**TASK REQUIREMENTS:**
Carry on the passage below about the enterprise content strategy guide, starting right after its final sentence.
━━ TEXT EXTRACT ━━
Just a few short years ago, content strategy was new and nebulous. People had heard the term, liked the idea, but there wasn’t a lot of in-depth information on what it was, why do it, how to convince management, and how to get guidance on what to do. And although content strategy is now an accepted best practice and people understand what it is and why they need to do it, the how remains a challenge.

Enterprise Content Strategy: A Project Guide does an excellent job of answering the how.

Kevin draws on his years of practical experience developing content strategies, and in particular, he draws on his experience building, managing, and guiding one of the world’s largest content strategy teams. He lives and breathes content strategy with some of the largest brands in the world. His experience educating and preparing his team on how to create an effective content strategy shines through in this book.

He has distilled his knowledge into a practical, hands-on book that is jam-packed full of definitions, questions you need to ask, checklists, and guidelines. He focuses not on the what or why, but on the how.
━━━
━━ SUPPLIED RECORDS ━━
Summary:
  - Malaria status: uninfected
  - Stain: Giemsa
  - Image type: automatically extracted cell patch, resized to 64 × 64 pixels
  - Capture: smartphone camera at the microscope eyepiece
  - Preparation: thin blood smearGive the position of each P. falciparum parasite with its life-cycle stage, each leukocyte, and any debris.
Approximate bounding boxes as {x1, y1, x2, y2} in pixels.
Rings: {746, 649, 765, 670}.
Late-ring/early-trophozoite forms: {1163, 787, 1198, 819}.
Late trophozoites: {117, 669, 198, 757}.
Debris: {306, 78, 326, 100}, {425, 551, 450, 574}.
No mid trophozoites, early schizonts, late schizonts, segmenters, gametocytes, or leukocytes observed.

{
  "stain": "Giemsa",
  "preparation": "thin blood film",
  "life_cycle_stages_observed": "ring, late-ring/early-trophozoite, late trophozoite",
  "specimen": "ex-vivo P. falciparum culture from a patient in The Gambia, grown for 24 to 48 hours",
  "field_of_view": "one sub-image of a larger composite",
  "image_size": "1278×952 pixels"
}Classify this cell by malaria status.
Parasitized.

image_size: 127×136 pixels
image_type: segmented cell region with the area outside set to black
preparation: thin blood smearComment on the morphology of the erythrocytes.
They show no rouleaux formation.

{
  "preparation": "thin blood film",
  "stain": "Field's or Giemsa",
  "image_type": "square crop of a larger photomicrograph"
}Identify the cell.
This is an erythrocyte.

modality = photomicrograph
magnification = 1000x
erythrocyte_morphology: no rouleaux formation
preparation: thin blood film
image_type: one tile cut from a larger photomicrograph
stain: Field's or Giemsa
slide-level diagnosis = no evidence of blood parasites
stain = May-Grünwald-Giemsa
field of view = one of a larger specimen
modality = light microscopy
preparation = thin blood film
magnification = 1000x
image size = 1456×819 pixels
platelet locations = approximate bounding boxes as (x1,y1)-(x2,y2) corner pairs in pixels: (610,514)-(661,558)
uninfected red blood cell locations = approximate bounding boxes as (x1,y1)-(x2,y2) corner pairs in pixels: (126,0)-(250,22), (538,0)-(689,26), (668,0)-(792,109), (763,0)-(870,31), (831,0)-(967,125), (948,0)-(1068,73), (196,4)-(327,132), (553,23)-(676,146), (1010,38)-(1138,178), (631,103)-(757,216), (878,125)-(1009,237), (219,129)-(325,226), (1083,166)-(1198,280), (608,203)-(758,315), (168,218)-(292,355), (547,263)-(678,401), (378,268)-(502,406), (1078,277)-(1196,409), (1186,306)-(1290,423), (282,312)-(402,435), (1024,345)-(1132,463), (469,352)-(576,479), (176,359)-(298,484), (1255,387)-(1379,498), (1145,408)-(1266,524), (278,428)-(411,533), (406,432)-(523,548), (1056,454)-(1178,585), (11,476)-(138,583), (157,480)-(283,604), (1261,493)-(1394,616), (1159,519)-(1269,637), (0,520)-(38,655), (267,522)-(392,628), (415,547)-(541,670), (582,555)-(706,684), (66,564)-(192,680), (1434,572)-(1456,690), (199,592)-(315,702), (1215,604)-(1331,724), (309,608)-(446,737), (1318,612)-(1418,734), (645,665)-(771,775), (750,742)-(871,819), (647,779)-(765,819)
━━━
**WRITTEN ANSWER:**
That’s not to say that Enterprise Content Strategy: A Project Guide doesn’t provide concepts. Kevin includes definitions at the beginning of each chapter to ensure that your understanding of the terminology is in alignment with the book, and he clearly explains some of the thornier concepts, such as responsive vs. adaptive design and multichannel vs. omnichannel. He adds examples that make the distinctions crystal clear.

Content strategy is typically focused on a single area, such as marketing, and on one or two channels, such as desktop web and mobile, but content strategy can extend further into a company’s reach. It can extend into social media (Twitter, Facebook, Pinterest, etc.), into print (catalog, brochure), and frequently into video and podcasts. It can also extend into other channels, such as broadcast and radio. Enterprise content strategy addresses content strategy through the customer continuum, ranging from pre-sales to sales to product support, and it extends across many audiences, both internal and external. This book helps you to understand that big picture and the needs of the whole while focusing on the specifics of good content strategy.

But have no fear, even if you aren’t responsible for an enterprise content strategy, but rather on a more focused content strategy, this book is also for you. The best practices and steps involved in enterprise content strategy are the same for any content strategy, just on a larger scale.

This book will become one of your most influential resources, bookmarked and highlighted on every page!

Ann Rockley

President,

The Rockley Group, Inc.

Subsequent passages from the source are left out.